肢端紅痛症は,①四肢末端の発作性の痛み,②発赤,③熱感の3徴を特徴とするまれな疾患で,末梢組織循環不全と組織虚血,末梢組織におけるブラジキニン産生および放出に伴う痛覚過敏がその病態と考えられている.症状は運動や温かい(もしくは暖かい)環境によって誘発され,患部を冷却することで緩和される.繰り返し患肢を冷水に浸すことで凍傷や皮膚潰瘍などの二次的な皮膚障害を合併し,さらに治療が困難となる場合もある1).慢性化する前の早期診断および治療が肝心であるが,いまだ確立した治療法はない.今回,軽症の肢端紅痛症にワクシニアウイルス接種家兎炎症皮膚抽出液含有製剤[ノイロトロピン®(NTP)]が奏効した1症例を経験したので報告する.

なお,本報告については本人の承諾と当院倫理委員会からの承認を得ている(承認番号:17061948).

II 症例

症例は45歳,男性.2年前より3日に1回の頻度で入浴に伴って両手背,頭皮,背部に針で刺されるような痛みが出現するようになった.痛みは徐々に増悪し,運動や室内温上昇でも痛み,軽度の熱感,発赤が出現するようになり,出現頻度も増加した.症状持続時間は3~5分で,体温上昇時に症状が出現するため,冷房で室内温を下げて対応していた.1年前から複数の皮膚科で加療されたが症状の改善なく当科を受診となった.

• [提供情報]
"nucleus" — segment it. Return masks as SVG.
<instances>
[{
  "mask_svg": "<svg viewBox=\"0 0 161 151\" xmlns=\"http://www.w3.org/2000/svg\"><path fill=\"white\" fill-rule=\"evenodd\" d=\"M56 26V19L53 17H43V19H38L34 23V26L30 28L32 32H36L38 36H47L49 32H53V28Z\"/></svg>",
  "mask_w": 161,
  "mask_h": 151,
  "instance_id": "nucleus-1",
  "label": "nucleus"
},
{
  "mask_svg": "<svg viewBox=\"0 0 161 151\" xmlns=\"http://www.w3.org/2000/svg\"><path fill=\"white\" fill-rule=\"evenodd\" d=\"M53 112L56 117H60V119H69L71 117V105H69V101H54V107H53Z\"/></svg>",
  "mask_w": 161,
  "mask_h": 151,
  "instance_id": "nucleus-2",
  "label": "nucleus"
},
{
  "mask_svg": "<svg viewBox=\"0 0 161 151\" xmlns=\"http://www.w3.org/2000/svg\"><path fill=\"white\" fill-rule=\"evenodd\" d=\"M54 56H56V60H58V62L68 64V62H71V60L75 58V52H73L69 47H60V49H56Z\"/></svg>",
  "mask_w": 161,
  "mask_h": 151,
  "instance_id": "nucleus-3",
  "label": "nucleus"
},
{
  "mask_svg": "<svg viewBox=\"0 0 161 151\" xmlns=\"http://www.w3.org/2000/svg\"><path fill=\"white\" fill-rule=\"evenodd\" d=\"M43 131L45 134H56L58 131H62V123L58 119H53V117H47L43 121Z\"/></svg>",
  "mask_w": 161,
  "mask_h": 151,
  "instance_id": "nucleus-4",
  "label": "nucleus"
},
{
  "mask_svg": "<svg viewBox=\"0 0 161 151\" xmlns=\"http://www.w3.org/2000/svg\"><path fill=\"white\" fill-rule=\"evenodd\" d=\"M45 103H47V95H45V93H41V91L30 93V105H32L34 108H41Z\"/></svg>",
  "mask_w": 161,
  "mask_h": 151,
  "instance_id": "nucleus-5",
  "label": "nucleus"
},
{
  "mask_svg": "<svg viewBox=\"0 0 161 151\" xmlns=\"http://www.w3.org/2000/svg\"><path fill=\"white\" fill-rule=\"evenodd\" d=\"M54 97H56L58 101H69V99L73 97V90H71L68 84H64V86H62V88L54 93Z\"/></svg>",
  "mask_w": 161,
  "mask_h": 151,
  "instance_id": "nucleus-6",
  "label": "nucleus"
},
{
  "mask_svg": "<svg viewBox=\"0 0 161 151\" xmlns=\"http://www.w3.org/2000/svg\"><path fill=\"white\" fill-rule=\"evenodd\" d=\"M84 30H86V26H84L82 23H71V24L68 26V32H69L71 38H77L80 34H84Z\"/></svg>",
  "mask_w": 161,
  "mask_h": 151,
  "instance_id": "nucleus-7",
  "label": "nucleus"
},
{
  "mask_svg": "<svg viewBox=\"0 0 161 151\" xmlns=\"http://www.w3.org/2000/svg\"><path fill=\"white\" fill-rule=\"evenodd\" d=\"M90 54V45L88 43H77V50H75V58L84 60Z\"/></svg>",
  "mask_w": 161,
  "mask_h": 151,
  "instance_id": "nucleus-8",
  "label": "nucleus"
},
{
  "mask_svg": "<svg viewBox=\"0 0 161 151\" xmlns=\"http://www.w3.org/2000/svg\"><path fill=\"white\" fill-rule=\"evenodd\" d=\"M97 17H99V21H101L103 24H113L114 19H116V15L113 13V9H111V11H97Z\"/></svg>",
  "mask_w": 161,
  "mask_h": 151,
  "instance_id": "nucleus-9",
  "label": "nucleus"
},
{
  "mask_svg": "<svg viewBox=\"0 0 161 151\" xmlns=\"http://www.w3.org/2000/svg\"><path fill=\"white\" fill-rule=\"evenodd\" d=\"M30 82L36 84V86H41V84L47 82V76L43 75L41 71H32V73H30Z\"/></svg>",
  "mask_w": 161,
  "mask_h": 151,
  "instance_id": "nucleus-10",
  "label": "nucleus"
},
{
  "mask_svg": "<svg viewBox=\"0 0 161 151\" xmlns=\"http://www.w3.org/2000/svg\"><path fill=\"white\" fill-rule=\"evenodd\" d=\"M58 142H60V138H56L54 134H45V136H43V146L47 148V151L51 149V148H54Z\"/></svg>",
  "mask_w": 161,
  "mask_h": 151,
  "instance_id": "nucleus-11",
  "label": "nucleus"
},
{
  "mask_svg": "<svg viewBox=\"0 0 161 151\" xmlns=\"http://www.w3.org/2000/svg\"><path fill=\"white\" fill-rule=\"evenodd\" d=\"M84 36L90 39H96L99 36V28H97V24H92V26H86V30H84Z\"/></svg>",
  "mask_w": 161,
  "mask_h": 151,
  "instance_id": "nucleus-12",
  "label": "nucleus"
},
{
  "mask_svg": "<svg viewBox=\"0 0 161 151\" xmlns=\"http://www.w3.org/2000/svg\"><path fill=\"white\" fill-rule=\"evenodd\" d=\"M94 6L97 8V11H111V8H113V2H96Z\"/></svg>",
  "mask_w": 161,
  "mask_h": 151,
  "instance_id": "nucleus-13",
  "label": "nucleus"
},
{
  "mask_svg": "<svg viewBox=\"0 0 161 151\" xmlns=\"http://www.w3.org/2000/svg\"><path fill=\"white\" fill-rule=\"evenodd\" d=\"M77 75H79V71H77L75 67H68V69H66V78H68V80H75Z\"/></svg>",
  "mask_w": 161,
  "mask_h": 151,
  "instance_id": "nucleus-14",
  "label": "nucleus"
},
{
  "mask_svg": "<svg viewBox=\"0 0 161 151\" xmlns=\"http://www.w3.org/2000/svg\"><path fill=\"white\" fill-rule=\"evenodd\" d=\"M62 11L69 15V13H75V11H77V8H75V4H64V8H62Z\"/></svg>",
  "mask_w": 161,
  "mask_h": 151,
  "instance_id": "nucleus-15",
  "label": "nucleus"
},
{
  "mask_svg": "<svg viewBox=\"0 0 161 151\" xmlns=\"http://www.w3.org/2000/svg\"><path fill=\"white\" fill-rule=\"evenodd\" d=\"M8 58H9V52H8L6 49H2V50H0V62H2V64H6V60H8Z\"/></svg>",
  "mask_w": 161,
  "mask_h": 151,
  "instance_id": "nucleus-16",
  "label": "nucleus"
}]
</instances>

• [課題]
肢端紅痛症の症例報告を、止まったところから書き継ぐこと。 記録は肢端紅痛症の症例報告とは関係がない。

• [解答]
既往歴:10年前から高血圧でバルサルタン,メフルシドで内服治療していた.血圧はコントロール良好で10年前から内服内容の変更はなかった.喫煙,飲酒歴,アレルギーや特記すべき家族歴はなかった.

初診時現症:入浴後,運動後や夏場の室温上昇時に,両手足,背部,腹部に痛みが出現し,軽度の発赤,熱感を伴っていた.体温上昇緩和により症状は3~5分で自然消失するが,痛みの程度は数値評価スケール(numerical rating scale:NRS,0~10の11段階評価)で8/10であり,運動ができないなど日常生活に支障をきたしていた.受診時には症状は出現しておらず,その他に特記すべき身体所見はなかった.血液検査所見で異常値はなかった.

経過:臨床症候より原発性肢端紅痛症と診断し,初診時よりNTP錠4単位を1日4錠分2で内服開始した.2~3週間で症状は軽減し,NRSは3~5/10となった.2カ月間の内服治療により症状はほぼ消失し,NRSは0~1/10となった.症状消失後にNTP内服を自己中断したところ症状は徐々に再燃し,中断から1カ月ほどで初診時と同様の強い痛みが出現したため,内服を再開した.内服を再開してから数週間で症状は再び軽減した.症状に応じて内服量を調整しながら継続内服し,治療開始から1年後の現在,症状が出現することはほとんどなく過ごせている.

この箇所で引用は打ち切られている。